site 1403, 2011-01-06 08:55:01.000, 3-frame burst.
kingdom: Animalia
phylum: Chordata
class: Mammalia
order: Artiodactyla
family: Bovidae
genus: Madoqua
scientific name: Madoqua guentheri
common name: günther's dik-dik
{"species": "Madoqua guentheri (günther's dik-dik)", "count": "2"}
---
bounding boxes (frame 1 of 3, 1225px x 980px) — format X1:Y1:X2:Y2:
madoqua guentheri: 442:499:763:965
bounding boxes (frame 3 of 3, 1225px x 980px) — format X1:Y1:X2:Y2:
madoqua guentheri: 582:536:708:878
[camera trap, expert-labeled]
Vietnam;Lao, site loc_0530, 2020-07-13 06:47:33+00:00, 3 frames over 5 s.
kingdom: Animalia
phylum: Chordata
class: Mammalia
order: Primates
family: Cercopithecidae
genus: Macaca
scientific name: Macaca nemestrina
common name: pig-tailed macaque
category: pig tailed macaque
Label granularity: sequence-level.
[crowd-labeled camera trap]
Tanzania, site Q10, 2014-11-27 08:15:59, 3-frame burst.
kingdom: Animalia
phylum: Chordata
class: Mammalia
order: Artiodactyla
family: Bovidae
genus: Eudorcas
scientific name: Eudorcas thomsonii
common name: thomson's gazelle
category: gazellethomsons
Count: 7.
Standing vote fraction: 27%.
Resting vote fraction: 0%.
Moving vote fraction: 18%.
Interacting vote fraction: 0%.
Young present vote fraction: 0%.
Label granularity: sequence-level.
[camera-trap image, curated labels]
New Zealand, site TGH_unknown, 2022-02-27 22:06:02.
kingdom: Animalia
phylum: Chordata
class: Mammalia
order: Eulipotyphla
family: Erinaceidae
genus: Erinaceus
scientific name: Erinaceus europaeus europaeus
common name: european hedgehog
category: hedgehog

---------------

**What this task involves:** Of the lines above, count those containing the word "camera", and give the number by itself.

**Response:** 3